Task directions —
Go through the entries below. Copy out every line that contains "Tanzania".

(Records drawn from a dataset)

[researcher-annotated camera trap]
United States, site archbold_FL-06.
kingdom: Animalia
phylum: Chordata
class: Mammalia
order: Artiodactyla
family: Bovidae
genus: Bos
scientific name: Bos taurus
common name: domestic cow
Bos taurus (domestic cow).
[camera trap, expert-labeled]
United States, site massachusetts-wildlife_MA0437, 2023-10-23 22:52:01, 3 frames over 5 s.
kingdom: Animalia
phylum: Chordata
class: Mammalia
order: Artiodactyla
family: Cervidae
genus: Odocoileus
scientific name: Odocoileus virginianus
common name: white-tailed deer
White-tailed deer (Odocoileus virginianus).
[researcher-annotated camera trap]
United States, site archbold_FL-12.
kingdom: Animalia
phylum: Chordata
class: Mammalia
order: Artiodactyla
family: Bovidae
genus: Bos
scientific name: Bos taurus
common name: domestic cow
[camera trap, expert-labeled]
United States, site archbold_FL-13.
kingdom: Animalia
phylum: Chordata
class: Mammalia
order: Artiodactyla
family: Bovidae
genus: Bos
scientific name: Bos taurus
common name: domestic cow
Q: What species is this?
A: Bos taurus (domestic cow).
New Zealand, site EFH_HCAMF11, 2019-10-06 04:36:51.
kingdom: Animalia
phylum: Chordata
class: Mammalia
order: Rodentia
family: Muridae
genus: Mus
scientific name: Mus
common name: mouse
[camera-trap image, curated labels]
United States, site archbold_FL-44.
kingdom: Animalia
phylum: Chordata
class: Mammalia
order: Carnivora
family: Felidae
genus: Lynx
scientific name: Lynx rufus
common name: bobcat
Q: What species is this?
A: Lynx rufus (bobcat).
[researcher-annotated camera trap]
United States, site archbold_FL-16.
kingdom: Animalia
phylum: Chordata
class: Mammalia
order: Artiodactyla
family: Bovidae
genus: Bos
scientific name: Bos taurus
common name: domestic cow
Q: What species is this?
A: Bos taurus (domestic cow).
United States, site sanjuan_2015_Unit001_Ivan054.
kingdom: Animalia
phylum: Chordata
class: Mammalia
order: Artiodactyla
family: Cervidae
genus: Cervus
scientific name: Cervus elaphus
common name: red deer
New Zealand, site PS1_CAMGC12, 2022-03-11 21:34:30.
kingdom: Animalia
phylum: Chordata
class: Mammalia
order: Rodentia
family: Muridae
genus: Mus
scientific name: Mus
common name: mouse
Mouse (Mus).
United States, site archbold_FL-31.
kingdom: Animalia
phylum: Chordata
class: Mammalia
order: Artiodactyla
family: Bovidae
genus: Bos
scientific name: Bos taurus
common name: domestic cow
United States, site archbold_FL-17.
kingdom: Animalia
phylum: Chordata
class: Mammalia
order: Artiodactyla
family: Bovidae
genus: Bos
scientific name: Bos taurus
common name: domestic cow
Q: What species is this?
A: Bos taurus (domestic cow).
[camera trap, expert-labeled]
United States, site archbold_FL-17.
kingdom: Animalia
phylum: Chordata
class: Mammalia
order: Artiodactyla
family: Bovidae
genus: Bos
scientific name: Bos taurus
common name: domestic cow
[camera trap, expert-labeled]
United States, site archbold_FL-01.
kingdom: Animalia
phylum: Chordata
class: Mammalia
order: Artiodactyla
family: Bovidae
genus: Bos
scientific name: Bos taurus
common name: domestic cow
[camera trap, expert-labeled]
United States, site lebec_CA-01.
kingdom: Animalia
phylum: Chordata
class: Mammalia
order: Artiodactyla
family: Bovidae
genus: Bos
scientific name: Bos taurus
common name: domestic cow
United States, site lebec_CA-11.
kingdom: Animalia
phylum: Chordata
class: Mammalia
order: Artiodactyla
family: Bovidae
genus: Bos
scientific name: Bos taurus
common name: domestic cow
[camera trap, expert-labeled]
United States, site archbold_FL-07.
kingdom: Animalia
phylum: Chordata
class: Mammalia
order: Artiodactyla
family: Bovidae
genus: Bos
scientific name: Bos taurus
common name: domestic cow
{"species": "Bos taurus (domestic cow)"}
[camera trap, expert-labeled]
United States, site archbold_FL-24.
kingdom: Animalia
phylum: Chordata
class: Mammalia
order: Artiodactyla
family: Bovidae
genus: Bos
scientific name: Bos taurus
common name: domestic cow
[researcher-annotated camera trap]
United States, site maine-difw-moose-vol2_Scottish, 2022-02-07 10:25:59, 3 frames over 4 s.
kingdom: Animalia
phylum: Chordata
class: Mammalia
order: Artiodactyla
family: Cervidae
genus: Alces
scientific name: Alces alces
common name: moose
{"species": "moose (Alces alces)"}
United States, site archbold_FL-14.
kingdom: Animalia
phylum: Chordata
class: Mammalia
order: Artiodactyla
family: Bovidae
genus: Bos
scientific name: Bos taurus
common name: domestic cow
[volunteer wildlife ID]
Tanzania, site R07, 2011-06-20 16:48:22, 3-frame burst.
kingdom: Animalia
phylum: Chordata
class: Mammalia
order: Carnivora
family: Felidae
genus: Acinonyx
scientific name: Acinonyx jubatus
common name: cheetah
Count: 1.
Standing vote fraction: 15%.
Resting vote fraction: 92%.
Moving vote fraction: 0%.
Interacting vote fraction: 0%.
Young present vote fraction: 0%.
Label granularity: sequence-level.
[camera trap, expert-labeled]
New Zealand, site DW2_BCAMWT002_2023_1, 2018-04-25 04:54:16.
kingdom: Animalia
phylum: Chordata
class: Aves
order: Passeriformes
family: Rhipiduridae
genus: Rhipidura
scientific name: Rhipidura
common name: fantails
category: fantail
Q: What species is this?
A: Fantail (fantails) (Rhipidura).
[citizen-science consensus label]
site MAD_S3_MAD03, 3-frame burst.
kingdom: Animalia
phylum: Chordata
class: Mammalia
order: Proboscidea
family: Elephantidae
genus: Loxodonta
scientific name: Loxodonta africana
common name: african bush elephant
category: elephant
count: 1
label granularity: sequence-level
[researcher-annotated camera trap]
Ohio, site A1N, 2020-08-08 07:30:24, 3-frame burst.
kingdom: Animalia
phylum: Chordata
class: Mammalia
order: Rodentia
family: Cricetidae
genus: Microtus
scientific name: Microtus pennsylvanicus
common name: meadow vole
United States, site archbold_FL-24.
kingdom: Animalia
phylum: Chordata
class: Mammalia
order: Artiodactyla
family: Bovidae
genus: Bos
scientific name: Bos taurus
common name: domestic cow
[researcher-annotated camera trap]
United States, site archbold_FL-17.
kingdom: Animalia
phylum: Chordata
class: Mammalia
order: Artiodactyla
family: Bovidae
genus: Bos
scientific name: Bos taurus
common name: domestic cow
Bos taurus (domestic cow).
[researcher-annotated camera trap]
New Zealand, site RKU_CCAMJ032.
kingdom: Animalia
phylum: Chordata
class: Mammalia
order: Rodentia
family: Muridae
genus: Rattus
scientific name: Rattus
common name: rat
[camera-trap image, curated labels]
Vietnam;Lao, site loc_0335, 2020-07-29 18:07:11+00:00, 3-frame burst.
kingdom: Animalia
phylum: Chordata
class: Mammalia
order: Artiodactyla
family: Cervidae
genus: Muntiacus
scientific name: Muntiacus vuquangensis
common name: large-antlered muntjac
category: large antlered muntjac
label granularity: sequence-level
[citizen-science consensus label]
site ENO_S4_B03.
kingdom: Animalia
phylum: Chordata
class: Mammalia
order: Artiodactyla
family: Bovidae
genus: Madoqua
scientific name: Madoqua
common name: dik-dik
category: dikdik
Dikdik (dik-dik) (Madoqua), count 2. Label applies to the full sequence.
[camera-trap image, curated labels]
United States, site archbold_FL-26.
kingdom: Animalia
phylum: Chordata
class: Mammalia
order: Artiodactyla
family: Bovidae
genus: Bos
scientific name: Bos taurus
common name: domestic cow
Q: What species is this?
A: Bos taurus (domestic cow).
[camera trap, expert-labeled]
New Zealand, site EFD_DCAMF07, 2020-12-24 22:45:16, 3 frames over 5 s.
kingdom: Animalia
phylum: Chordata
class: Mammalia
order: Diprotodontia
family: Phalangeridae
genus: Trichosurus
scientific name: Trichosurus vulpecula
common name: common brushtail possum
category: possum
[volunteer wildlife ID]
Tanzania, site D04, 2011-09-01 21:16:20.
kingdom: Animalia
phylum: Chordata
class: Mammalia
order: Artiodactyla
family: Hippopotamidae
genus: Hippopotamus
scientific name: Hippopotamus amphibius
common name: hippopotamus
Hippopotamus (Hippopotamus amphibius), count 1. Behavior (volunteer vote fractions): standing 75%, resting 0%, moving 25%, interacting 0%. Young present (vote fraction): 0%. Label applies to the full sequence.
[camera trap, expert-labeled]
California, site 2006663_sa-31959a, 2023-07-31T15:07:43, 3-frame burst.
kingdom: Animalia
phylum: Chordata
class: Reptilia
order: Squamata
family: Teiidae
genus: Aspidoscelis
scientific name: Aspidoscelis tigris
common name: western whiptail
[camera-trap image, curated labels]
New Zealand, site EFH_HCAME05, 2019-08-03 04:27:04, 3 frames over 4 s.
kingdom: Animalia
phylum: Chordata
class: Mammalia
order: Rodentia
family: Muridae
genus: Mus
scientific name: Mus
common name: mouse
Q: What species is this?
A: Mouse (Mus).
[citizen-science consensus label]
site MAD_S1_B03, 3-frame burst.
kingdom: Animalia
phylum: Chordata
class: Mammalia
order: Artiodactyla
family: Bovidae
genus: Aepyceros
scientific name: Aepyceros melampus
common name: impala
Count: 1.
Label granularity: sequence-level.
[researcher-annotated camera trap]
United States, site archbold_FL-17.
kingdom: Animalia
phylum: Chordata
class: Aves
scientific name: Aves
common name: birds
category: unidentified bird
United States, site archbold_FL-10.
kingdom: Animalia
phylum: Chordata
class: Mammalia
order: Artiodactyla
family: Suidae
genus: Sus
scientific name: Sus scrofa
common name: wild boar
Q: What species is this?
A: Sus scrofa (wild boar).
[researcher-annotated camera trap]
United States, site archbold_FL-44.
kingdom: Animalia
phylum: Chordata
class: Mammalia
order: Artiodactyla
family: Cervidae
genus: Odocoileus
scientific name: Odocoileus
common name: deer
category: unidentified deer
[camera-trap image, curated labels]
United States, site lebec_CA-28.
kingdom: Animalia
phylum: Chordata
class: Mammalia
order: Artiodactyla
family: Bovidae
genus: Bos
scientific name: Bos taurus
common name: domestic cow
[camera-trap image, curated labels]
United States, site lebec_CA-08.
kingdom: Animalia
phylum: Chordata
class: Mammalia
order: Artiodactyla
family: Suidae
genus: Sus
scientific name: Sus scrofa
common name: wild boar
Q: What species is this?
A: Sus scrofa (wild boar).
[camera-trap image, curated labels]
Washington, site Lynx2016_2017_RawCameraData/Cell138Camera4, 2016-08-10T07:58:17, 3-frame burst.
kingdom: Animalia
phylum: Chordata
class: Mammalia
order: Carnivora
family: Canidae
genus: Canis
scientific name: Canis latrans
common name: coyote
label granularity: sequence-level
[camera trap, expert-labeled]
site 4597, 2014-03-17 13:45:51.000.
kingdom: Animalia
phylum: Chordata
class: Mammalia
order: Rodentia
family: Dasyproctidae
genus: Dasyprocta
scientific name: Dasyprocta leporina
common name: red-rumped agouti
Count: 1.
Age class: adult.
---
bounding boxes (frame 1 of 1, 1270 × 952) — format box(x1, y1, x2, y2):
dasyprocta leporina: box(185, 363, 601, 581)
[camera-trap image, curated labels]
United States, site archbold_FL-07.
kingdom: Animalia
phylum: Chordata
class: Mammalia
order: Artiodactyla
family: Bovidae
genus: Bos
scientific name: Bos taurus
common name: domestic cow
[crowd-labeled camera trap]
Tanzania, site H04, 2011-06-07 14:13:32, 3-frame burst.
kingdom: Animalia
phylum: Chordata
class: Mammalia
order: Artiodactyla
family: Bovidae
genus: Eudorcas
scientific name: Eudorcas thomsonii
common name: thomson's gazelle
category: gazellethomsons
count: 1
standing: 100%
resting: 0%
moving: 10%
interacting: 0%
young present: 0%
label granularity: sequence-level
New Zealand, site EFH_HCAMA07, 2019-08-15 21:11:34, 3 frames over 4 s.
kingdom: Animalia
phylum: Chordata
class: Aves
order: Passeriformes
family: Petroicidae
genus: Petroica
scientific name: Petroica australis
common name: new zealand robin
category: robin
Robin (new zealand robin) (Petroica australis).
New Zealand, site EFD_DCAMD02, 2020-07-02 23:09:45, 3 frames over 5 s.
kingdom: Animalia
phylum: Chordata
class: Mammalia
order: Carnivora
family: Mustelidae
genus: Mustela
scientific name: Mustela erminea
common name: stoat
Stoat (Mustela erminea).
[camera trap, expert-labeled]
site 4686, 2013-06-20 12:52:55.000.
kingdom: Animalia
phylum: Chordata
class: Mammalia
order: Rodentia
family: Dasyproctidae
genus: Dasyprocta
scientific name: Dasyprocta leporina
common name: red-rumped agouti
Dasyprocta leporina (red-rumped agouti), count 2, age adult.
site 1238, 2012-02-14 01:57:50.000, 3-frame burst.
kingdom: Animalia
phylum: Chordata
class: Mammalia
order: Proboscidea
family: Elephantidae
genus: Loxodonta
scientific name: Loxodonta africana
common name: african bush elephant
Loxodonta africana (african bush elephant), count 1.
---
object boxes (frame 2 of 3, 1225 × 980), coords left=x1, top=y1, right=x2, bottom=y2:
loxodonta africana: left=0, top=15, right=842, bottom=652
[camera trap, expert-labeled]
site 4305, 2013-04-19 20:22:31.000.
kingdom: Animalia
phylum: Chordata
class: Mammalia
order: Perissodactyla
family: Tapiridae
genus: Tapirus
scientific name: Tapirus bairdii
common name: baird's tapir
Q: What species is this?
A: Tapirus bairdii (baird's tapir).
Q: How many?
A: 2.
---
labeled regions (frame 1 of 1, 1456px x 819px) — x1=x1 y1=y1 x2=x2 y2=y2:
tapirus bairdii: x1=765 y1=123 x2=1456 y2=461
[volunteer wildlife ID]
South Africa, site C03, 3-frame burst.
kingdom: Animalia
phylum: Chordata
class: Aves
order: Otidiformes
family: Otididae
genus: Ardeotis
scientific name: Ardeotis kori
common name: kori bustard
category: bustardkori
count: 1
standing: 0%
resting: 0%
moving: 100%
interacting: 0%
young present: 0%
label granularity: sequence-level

Result —
Tanzania, site R07, 2011-06-20 16:48:22, 3-frame burst.
Tanzania, site D04, 2011-09-01 21:16:20.
Tanzania, site H04, 2011-06-07 14:13:32, 3-frame burst.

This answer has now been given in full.